Done is Better than Perfect


Note: A version of this post was originally posted to my personal blog: http://larsmartinson.com/done-is-better-than-perfect/

In 2003 I started work on an illustrated story that ultimately took me 13 years to finish. Dr. Darley and the Case of the De-boned Children, on the other hand, took me just one month.

To be fair, these two projects were pretty different. The 13-year one was a lengthy, three volume graphic novel, whereas Dr. Darley is a short visual novel [ YouTube link about visual novels ].

So I’ll admit I’m comparing apples to oranges. But on the other hand, in the time it took me to do the 13-year project, I could have hypothetically done more than 150 one-month projects. When I think of it in those terms, I consider it quite a staggering improvement in terms of productivity.

A number of factors contributed to me to completing it as quickly as I did, but what really sealed the deal was completely revamping my artistic approach on a fundamental level.

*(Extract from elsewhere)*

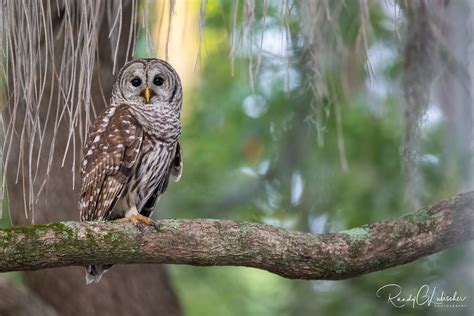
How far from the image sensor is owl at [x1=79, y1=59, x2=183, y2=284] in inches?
146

In the past, I had two goals in mind as I worked on projects:
1) Strive for the highest quality I could muster.
2) Finish it in a timely manner.

Needless to say, these two goals are at odds with each other. The longer you spend improving and refining, the less likely you are to meet a deadline. And in the past, I pretty much always allowed the first goal to trump the second.

And while we tend to idolize the uncompromising artiste, there’s a danger to that approach, especially if you’re a perfectionist. A danger that you might push the deadline back time and time again, and end up working on one thing for, cough, more than a decade. Whoops!

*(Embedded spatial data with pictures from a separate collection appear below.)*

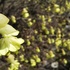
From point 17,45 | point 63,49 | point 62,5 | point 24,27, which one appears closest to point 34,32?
point 24,27

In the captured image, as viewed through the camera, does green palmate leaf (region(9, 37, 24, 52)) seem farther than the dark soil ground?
No

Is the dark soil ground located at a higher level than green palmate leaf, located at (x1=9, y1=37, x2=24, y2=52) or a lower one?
lower

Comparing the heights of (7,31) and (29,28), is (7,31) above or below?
above

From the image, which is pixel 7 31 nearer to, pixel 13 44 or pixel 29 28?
pixel 13 44

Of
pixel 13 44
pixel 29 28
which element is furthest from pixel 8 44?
pixel 29 28

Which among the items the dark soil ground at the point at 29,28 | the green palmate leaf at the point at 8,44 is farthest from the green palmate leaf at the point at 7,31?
the dark soil ground at the point at 29,28

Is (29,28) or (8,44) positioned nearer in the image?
(8,44)

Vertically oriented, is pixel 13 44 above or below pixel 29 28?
above

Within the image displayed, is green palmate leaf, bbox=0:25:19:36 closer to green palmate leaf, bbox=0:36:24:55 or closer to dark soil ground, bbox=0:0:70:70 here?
green palmate leaf, bbox=0:36:24:55

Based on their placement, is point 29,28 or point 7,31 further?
point 29,28

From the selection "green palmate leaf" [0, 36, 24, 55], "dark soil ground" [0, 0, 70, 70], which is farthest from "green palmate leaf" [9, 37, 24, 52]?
"dark soil ground" [0, 0, 70, 70]

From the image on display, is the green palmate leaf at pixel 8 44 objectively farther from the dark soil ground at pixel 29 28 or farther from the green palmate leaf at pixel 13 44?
the dark soil ground at pixel 29 28
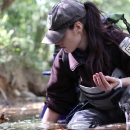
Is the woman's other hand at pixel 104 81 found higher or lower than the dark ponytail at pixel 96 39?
lower

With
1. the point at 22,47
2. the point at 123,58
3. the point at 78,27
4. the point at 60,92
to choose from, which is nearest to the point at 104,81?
the point at 123,58

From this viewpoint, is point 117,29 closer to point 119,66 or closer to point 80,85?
point 119,66

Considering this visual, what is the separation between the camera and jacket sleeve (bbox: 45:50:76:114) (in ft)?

Which led me to the approach I adopted for Dr. Darley:
1) Finish it within a certain time frame (a month in this case)
2) Make it as good as I could with the time that I had.

Obviously it’s pretty similar to my previous approach, but with one important change: the priorities are reversed. For this new approach, finishing it by the deadline is what mattered most. Even if that meant resorting to stick figures and letting plot holes slide. Finishing it on time meant success, finishing it late meant failure.

So instead of striving for the impossible ideal of perfection, my first priority was to first finish something, anything, that could technically be considered “done”. That involved dashing out a clunky script and slapping together placeholder images, with characters being represented by blobs of color. I had that bare-bones version done in about 10 days. It was complete in that you could read it from beginning to end, but it was pretty awful.

The remaining 20 days were devoted to racing against the clock to try improve it as much as I could. This was an iterative process. I was constantly reevaluating what the weakest component was, devoting just a bit of time to improving it, and then finding the new weakest link and trying to improve that. I started by improving the art, so that each character was represented by a rough sketch rather than a blob. Then I did the same for the backgrounds. Then I returned my attention to the script, and tried to tighten that up a bit. Then the overall user interface. And then I returned to the characters to polish them up a bit. And so on and so forth.

Often I had to make tough choices. The original script called for two more locations than the final story has. But with the clock ticking, I asked myself: do I really need these, if drawing them will eat up two precious development days? I ultimately decided no, and reworked the script to omit them. In one case, I think the story would have been a little better with the extra location in tact, but in the other case, I thought my reworked version actually worked better.

Pretty much every aspect of this thing could be improved if I gave it another couple weeks. Probably the biggest flaw is there is literally no sound or music at all, which, I’ll admit, is a pretty big omission for a visual novel.

Maybe I’ll revisit it someday and make some of those improvements, but for now, in the spirit in which it was created, I’m content calling it "done". Or at least done enough to release in prototype form. Instead I’d like to move on to another project, and try to finish it in a similar time frame. Maybe I’ll give myself a little more time so I can add music and tweak a few things, but I still want to shoot for around a month in any event.

My short term goal is to finish a few projects in roughly the same amount of time, but to improve each one bit by bit. Then if I reach a point where I think these are ready for prime time, I might devote more time to one of them.

But even if I return to more lengthy ambitious projects, I like the idea of getting a rough, readable version done early on. I think that’s a good exercise to help define the scope, especially if you’re like me and tend to let projects spiral out of control.